**** Records supplied ****

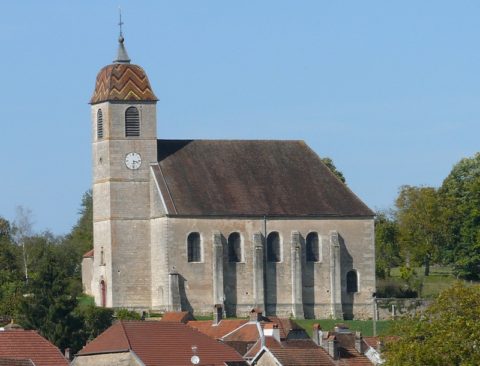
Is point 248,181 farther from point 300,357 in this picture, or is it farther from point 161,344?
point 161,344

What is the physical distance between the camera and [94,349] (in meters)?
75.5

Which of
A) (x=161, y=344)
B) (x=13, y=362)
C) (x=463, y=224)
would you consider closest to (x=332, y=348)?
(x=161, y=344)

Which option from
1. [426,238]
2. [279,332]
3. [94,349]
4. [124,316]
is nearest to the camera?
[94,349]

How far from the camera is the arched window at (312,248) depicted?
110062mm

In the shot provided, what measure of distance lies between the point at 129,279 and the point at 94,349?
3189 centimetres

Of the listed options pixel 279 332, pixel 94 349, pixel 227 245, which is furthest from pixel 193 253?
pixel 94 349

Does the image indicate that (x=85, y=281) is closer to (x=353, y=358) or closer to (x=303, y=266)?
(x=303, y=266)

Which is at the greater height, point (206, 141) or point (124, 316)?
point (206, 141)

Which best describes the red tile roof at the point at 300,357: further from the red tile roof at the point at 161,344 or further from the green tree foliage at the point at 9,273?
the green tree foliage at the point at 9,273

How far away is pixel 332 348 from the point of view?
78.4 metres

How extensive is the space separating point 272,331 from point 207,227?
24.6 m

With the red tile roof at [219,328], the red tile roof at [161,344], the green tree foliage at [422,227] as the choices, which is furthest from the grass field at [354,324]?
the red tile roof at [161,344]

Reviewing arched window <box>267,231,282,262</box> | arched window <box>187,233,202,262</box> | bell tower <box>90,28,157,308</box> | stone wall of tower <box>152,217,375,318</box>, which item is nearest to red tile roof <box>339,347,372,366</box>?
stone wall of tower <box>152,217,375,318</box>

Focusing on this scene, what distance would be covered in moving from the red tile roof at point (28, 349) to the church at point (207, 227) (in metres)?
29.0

****
**** Records supplied ****

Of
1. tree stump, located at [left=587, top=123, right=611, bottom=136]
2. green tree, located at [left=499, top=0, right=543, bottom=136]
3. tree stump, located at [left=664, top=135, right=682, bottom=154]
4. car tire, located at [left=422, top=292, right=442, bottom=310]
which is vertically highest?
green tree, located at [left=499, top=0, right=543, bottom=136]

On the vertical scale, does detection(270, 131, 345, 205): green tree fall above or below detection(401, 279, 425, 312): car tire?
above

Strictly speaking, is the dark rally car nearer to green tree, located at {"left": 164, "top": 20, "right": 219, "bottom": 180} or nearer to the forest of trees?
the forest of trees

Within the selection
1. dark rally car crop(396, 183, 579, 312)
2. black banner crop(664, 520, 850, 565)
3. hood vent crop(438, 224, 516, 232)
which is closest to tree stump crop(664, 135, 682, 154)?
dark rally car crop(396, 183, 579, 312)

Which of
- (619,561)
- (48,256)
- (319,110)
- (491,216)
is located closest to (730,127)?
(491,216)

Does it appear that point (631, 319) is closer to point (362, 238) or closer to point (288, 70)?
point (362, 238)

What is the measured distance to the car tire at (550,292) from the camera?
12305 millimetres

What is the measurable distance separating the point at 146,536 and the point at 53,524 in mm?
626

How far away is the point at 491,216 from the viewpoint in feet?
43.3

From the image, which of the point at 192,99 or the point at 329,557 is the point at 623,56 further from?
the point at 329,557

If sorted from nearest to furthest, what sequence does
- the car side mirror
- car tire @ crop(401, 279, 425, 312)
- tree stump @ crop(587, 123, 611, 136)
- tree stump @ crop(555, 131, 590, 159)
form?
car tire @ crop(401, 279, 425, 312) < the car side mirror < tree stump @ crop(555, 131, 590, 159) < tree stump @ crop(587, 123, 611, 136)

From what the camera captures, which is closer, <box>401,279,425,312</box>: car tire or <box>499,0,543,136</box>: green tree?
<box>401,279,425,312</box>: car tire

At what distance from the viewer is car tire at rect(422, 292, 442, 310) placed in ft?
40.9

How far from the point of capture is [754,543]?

****

Return each line of the rows above that contains the string "distance". Case counts.

> **The answer**
What is the physical distance between the camera and [94,349] (in meters)?
In the shot provided, what measure of distance lies between the point at 129,279 and the point at 94,349?
Focusing on this scene, what distance would be covered in moving from the red tile roof at point (28, 349) to the church at point (207, 227) (in metres)?
What is the measured distance to the car tire at (550,292) from the camera?
What is the measurable distance separating the point at 146,536 and the point at 53,524 in mm?
At what distance from the viewer is car tire at rect(422, 292, 442, 310) placed in ft?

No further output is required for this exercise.